** Exercise objective **
Reproduce the text of every entry below word for word, omitting the pictures.

** Stored data **
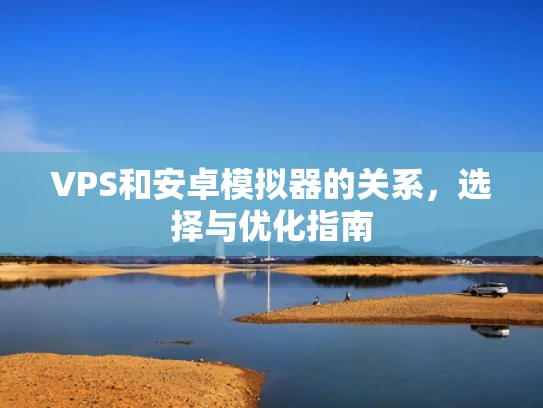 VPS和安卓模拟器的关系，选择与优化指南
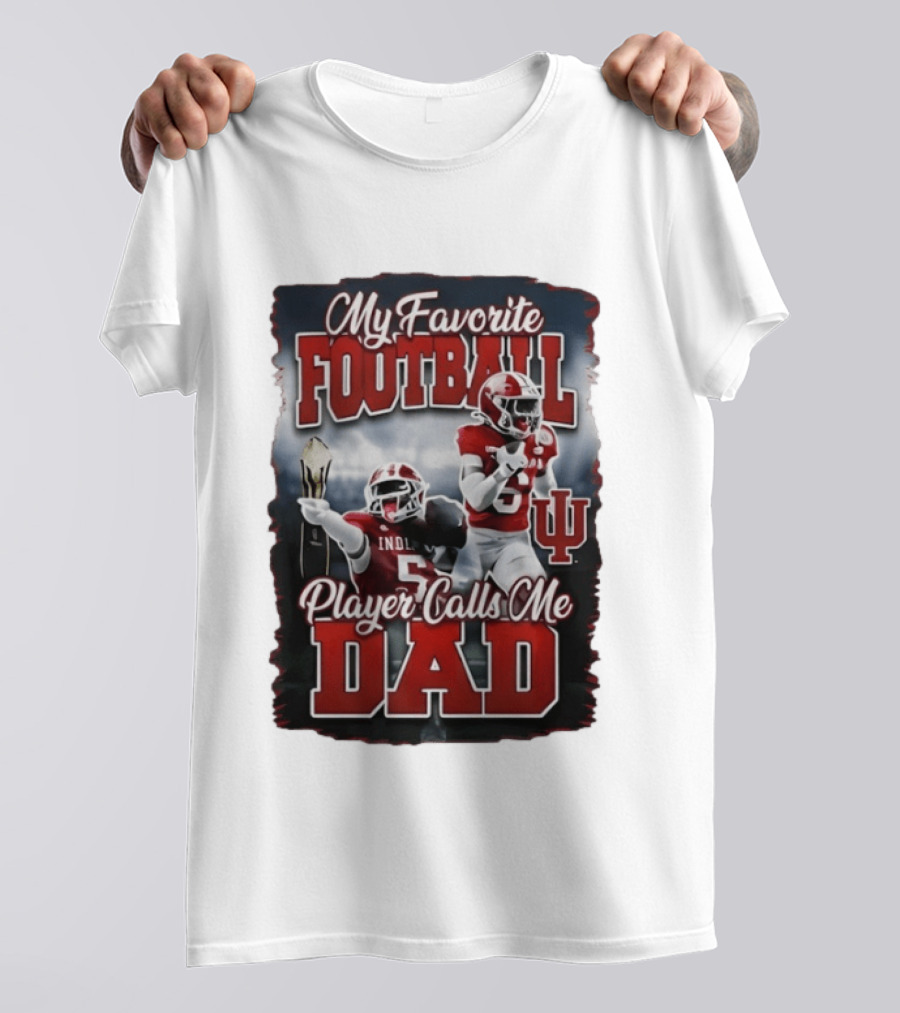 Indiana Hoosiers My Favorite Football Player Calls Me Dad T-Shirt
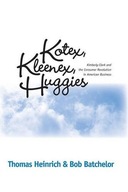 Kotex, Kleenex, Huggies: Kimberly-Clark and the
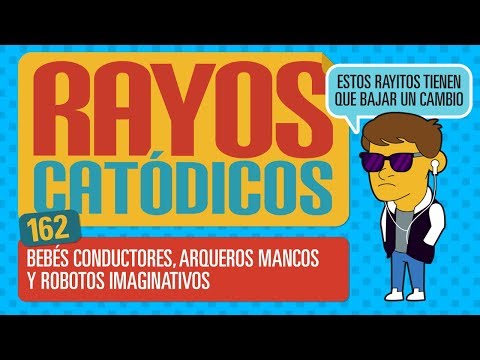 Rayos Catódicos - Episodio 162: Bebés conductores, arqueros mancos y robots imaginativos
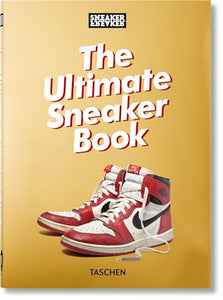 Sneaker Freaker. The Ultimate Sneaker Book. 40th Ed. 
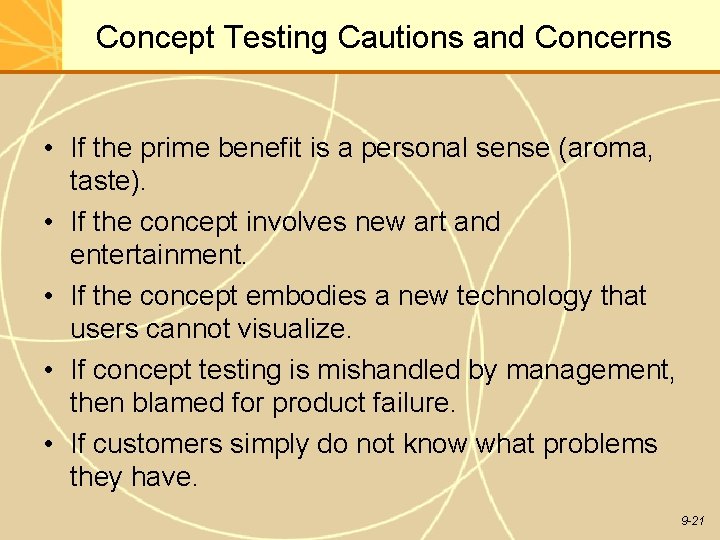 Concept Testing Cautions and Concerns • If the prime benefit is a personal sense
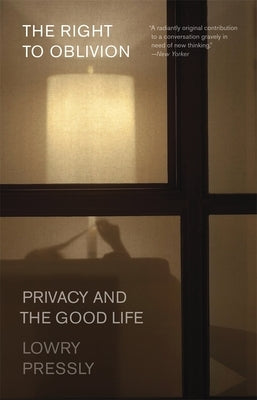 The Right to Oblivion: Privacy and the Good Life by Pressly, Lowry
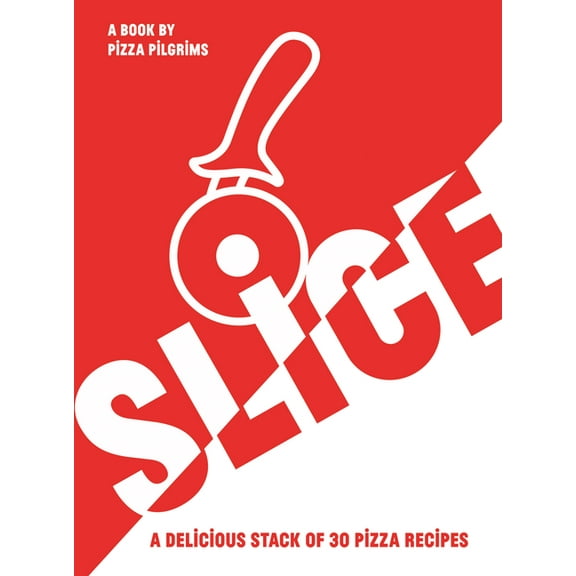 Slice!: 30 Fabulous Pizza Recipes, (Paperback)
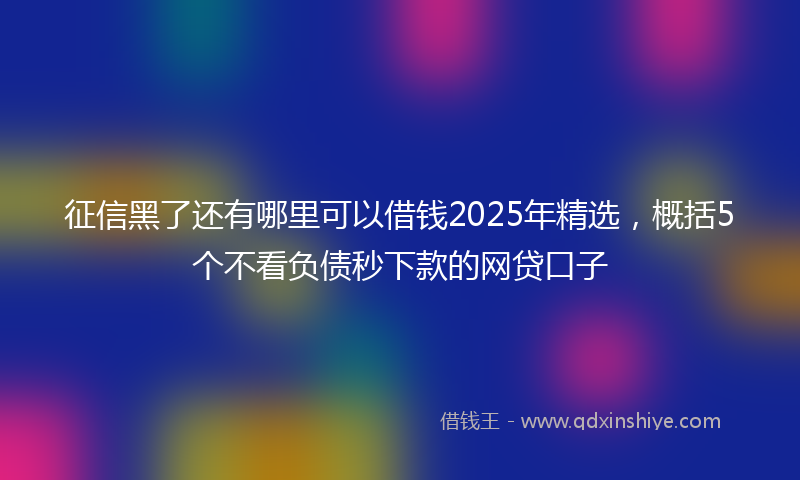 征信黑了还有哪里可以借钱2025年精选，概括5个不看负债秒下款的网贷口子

** Result **
 VPS和安卓模拟器的关系，选择与优化指南
 Indiana Hoosiers My Favorite Football Player Calls Me Dad T-Shirt
 Kotex, Kleenex, Huggies: Kimberly-Clark and the
 Rayos Catódicos - Episodio 162: Bebés conductores, arqueros mancos y robots imaginativos
 Sneaker Freaker. The Ultimate Sneaker Book. 40th Ed. 
 Concept Testing Cautions and Concerns • If the prime benefit is a personal sense
 The Right to Oblivion: Privacy and the Good Life by Pressly, Lowry
 Slice!: 30 Fabulous Pizza Recipes, (Paperback)
 征信黑了还有哪里可以借钱2025年精选，概括5个不看负债秒下款的网贷口子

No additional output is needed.